Scientific classification
- Kingdom: Animalia
- Phylum: Chordata
- Class: Reptilia
- Order: Squamata
- Family: Lacertidae
- Genus: Iberolacerta
- Species: I. bonnali
- Binomial name: Iberolacerta bonnali (Lantz, 1927)
- Synonyms: Lacerta monticola bonnali Lantz, 1927; Iberolacerta (Pyrenesaura) bonnali — Arribas, 1987; Lacerta (Iberolacerta) bonnali — Carranza et al., 2004; Iberolacerta bonnali — Arnold et al., 2007;

= Pyrenean rock lizard =

- Genus: Iberolacerta
- Species: bonnali
- Authority: (Lantz, 1927)
- Conservation status: NT
- Synonyms: Lacerta monticola bonnali , Lantz, 1927, Iberolacerta (Pyrenesaura) bonnali , — Arribas, 1987, Lacerta (Iberolacerta) bonnali , — Carranza et al., 2004, Iberolacerta bonnali , — Arnold et al., 2007

Species of lizard

The Pyrenean rock lizard (Iberolacerta bonnali) is a species of lizard in the family Lacertidae.
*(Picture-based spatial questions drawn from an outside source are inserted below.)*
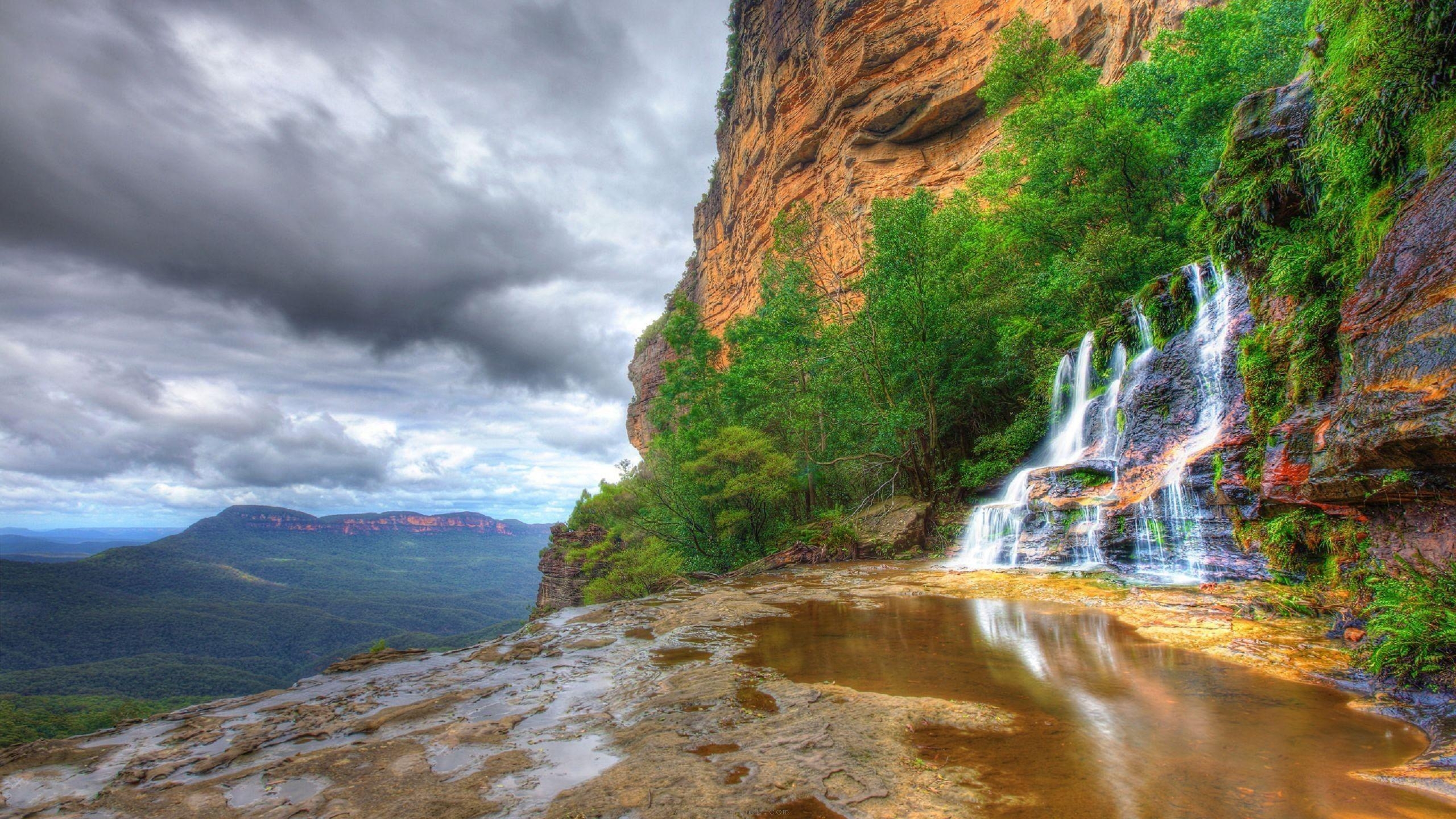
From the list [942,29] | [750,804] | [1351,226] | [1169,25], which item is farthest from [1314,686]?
[942,29]

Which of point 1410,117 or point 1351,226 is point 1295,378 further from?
point 1410,117

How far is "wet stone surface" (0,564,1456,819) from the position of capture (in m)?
2.94

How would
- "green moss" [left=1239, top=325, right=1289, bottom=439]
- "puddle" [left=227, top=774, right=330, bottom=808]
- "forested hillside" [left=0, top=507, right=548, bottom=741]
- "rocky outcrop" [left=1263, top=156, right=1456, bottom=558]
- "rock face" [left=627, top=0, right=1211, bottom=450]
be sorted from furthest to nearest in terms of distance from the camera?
"forested hillside" [left=0, top=507, right=548, bottom=741]
"rock face" [left=627, top=0, right=1211, bottom=450]
"green moss" [left=1239, top=325, right=1289, bottom=439]
"rocky outcrop" [left=1263, top=156, right=1456, bottom=558]
"puddle" [left=227, top=774, right=330, bottom=808]

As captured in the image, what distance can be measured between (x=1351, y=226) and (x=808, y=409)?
57.3 feet

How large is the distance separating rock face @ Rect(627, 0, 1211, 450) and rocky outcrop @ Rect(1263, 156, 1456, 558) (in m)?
20.4

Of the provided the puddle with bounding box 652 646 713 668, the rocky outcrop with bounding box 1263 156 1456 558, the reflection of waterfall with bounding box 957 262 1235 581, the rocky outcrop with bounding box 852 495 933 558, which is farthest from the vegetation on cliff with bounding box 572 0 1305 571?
the puddle with bounding box 652 646 713 668

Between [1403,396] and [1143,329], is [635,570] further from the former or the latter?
[1403,396]

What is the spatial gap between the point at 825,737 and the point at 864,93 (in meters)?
40.2

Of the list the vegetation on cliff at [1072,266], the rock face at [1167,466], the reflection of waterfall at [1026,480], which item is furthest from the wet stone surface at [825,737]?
the reflection of waterfall at [1026,480]

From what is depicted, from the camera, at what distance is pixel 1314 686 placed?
4.38m

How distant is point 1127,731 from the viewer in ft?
12.1

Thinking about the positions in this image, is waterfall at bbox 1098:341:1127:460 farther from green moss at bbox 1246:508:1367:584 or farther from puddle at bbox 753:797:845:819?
puddle at bbox 753:797:845:819

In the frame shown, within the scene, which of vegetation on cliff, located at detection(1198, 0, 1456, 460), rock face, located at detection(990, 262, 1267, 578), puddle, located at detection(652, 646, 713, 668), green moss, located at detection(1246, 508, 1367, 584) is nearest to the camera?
vegetation on cliff, located at detection(1198, 0, 1456, 460)

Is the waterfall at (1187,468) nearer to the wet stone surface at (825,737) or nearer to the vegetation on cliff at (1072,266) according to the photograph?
the vegetation on cliff at (1072,266)
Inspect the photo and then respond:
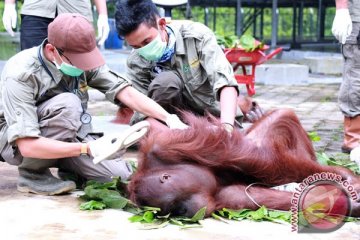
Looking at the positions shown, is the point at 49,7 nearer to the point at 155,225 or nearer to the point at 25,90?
the point at 25,90

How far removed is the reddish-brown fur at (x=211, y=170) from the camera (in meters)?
2.74

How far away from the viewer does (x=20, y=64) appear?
3104 millimetres

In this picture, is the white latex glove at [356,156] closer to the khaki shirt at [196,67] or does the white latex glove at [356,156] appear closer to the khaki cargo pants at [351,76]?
the khaki cargo pants at [351,76]

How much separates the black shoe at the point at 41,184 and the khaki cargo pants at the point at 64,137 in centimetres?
3

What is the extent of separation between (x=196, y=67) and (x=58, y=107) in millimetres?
1046

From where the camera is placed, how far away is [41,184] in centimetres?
322

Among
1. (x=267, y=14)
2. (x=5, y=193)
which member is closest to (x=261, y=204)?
(x=5, y=193)

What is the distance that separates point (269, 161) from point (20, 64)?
1213 millimetres

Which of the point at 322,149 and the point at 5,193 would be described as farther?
the point at 322,149

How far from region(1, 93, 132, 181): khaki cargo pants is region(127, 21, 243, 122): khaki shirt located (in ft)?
2.45

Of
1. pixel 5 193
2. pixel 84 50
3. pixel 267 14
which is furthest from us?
pixel 267 14

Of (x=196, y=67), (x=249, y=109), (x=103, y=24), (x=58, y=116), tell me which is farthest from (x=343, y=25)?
(x=58, y=116)

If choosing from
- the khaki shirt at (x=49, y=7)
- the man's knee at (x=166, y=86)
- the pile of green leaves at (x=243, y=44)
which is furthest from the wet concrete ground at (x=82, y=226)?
the pile of green leaves at (x=243, y=44)

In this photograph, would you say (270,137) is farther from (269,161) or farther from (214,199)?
(214,199)
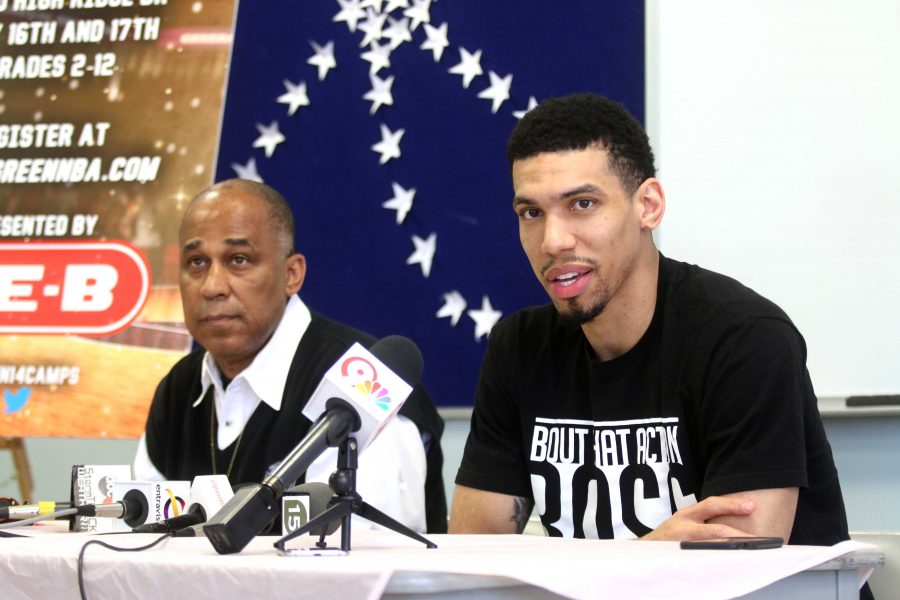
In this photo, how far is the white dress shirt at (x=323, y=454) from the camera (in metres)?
2.49

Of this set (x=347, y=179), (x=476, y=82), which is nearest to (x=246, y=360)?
(x=347, y=179)

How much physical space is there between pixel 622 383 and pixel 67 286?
243 cm

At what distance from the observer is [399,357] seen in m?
1.40

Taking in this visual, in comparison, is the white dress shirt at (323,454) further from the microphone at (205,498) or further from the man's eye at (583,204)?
the man's eye at (583,204)

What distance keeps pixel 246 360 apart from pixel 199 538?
4.38 ft

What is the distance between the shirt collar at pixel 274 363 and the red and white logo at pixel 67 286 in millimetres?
921

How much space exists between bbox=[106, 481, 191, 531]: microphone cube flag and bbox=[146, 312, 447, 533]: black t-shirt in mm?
733

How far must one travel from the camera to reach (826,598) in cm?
125

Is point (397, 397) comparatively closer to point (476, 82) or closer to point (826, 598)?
point (826, 598)

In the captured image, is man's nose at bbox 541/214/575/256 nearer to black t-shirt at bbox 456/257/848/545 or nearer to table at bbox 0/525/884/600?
black t-shirt at bbox 456/257/848/545

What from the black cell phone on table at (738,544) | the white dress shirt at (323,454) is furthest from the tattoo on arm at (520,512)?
the black cell phone on table at (738,544)

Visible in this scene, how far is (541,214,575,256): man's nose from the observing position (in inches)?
75.9

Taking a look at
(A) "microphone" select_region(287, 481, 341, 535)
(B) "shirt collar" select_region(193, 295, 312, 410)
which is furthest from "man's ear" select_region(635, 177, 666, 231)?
(B) "shirt collar" select_region(193, 295, 312, 410)

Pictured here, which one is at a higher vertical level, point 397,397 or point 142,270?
point 142,270
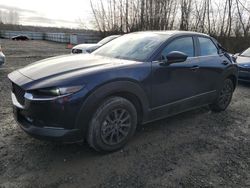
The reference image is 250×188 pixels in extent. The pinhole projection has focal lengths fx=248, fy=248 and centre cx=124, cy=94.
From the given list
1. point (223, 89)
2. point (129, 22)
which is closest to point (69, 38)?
point (129, 22)

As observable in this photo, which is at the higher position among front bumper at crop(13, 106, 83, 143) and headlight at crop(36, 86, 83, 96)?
headlight at crop(36, 86, 83, 96)

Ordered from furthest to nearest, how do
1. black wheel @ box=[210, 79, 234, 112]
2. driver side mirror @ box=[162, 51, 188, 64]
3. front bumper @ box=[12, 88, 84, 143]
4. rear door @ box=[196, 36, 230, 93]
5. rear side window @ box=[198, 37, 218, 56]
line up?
black wheel @ box=[210, 79, 234, 112] < rear side window @ box=[198, 37, 218, 56] < rear door @ box=[196, 36, 230, 93] < driver side mirror @ box=[162, 51, 188, 64] < front bumper @ box=[12, 88, 84, 143]

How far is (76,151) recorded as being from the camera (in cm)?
327

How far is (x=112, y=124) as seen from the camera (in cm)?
320

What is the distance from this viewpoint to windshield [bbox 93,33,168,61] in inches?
143

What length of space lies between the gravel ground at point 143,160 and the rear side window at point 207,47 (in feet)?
4.47

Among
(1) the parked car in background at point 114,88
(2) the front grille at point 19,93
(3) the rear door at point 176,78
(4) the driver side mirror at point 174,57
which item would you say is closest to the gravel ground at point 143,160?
(1) the parked car in background at point 114,88

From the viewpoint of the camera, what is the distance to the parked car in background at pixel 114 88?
2.77 m

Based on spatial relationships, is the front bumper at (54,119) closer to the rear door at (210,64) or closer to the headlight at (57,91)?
the headlight at (57,91)

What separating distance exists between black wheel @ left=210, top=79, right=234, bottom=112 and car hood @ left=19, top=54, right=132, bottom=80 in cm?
247

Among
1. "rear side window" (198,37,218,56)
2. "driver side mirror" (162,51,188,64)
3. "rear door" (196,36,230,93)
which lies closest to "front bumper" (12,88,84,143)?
"driver side mirror" (162,51,188,64)

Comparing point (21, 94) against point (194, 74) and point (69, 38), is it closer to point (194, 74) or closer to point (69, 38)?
point (194, 74)

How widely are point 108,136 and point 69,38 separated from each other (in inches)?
1038

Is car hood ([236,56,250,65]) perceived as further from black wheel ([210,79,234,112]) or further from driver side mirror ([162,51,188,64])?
driver side mirror ([162,51,188,64])
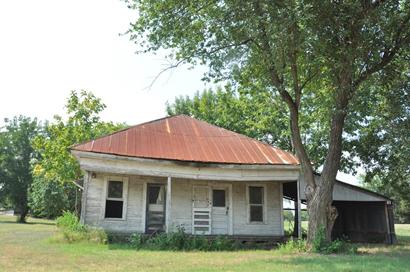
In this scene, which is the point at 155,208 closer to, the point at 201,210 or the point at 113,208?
the point at 113,208

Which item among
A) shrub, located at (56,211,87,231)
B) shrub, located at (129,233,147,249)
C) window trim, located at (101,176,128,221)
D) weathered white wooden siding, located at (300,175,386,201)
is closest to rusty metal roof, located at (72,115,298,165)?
window trim, located at (101,176,128,221)

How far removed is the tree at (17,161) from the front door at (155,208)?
35407 millimetres

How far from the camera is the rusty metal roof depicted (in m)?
16.1

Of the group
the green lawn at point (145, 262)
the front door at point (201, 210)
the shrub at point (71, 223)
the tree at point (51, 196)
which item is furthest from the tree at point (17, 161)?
the green lawn at point (145, 262)

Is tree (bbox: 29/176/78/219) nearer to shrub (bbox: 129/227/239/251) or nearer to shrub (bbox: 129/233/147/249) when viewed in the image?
shrub (bbox: 129/233/147/249)

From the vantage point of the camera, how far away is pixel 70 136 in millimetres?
29656

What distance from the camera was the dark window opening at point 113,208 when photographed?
53.8 feet

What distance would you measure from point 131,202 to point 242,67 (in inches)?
271

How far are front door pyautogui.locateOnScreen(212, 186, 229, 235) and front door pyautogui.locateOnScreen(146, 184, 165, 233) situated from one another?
2.16m

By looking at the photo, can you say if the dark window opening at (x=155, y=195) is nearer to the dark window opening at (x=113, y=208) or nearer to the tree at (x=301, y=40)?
the dark window opening at (x=113, y=208)

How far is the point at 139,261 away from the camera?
10172mm

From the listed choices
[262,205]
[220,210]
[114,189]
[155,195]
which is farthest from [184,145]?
[262,205]

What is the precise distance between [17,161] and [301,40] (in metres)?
47.5

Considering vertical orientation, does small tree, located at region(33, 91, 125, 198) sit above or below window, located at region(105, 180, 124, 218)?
above
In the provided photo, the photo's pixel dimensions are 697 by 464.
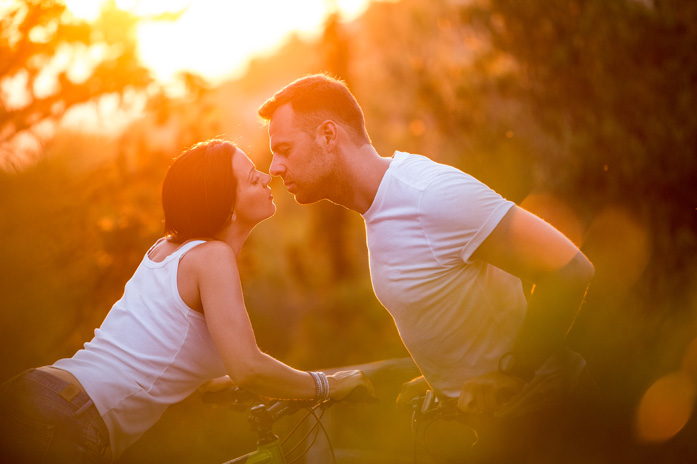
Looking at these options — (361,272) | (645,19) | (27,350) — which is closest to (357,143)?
(27,350)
The species is endemic to the Pyrenees, where it occurs at high altitudes and is only active in summer.

==Etymology and taxonomy==
The specific name, bonnali, is in honor of the Count of Bonnal who collected amphibians and reptiles while living at Montgaillard, Hautes-Pyrénées.
The Aran rock lizard was initially included here as a subspecies, Iberolacerta bonnali aranica, but is now considered a distinct species, Iberolacerta aranica.

==Description==
The Pyrenean rock lizard grows to a snout-to-vent length (SVL) of 6 cm, with a tail about twice SVL. Its dorsal colour is greyish-brown, sometimes finely flecked with dark markings but without significant striping. The flanks are dark, sometimes with slight pale flecking. The underparts are white, greyish or greenish.

==Geographic range and habitat==
The Pyrenean rock lizard is found in France and Spain in the Pyrenees Mountains at altitudes of between 1700 and 3000 m. Its natural habitats are rocky crags and screes in limestone, slate and schist areas. It is frequently found on rocks close to alpine meadows and near torrents and glacial lakes. It is only active for a short period of the year in summer.

==Reproduction==
I. bonnali is oviparous.

==Conservation status==
The Pyrenean rock lizard is assessed by the International Union for Conservation of Nature as being "near threatened". This is because, although the population seems to be stable and the lizard is present in a number of national parks and protected areas, it is vulnerable to disturbance to its habitat from skiing developments, the building of tracks, and the overgrazing of cattle. It may also be affected in the future by climate change.